Return each line of the records below that contains the word "this". Case counts.

──────── Dataset content

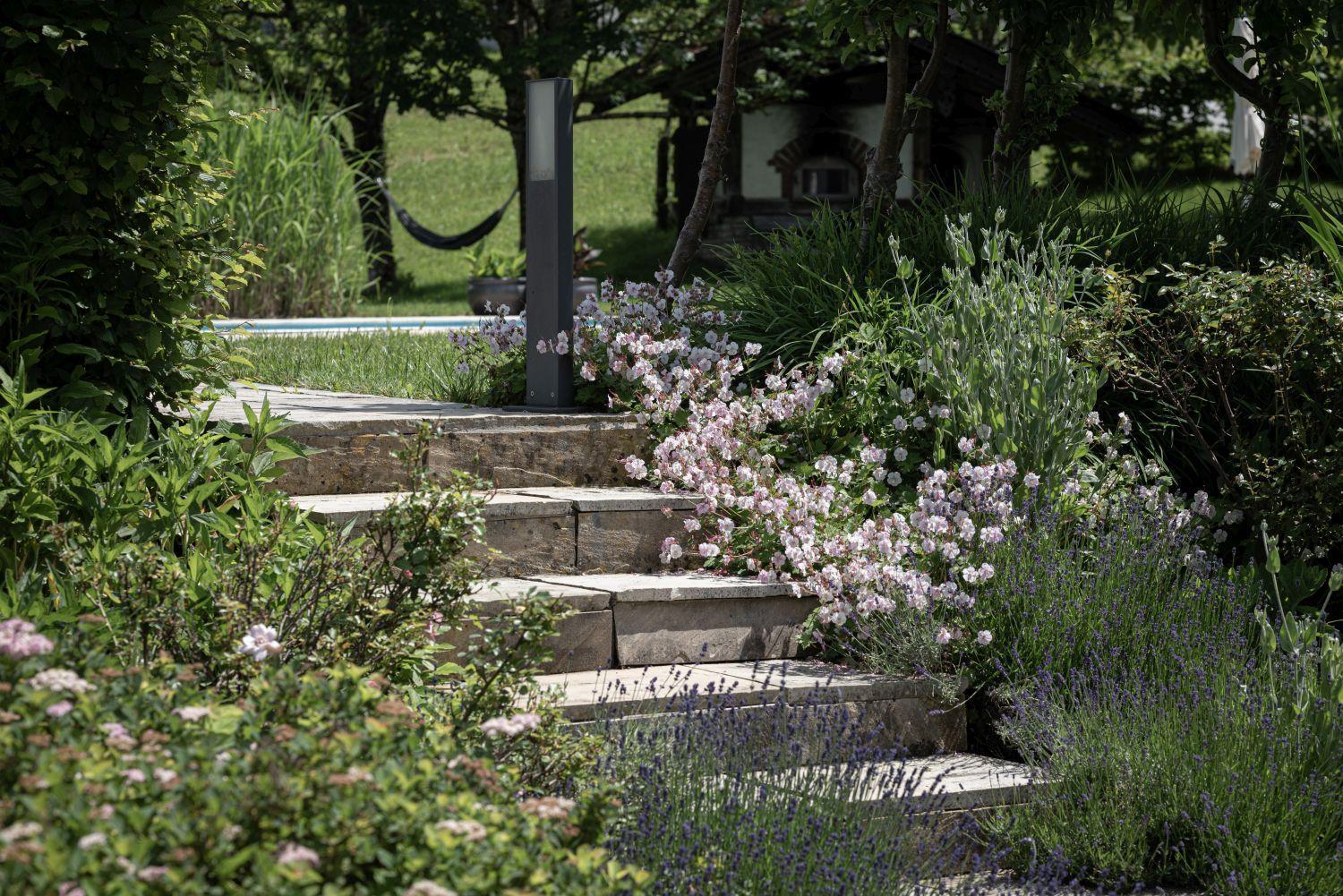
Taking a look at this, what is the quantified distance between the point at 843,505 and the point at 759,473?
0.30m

────────────────
──────── Dataset content

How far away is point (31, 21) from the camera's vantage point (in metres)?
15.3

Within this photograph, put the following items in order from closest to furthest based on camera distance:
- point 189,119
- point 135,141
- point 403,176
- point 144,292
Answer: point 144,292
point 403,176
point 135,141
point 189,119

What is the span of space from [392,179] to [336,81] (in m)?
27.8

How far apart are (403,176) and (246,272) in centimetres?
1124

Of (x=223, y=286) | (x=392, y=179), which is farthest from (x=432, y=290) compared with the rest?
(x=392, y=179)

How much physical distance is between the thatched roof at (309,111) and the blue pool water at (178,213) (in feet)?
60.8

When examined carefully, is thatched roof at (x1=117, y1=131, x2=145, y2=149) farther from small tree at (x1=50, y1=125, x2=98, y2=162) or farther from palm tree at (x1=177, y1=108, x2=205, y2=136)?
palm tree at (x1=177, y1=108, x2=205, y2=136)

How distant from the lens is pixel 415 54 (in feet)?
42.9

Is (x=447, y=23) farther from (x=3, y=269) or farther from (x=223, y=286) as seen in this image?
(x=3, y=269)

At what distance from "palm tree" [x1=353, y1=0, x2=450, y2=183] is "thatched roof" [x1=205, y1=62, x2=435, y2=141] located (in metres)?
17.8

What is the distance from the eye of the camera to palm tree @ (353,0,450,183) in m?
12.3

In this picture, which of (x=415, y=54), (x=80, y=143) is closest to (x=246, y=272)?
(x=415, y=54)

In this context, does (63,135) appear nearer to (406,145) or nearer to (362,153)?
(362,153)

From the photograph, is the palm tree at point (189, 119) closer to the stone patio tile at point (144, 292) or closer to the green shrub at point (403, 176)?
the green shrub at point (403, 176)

────────────────

**Result below**.
Taking a look at this, what is the quantified distance between the point at 843,505 and the point at 759,473?
Within this photograph, put the following items in order from closest to furthest based on camera distance:
Is (x=447, y=23) farther from (x=3, y=269) or farther from (x=223, y=286) as seen in this image?
In this picture, which of (x=415, y=54), (x=80, y=143) is closest to (x=246, y=272)?
In this context, does (63,135) appear nearer to (406,145) or nearer to (362,153)?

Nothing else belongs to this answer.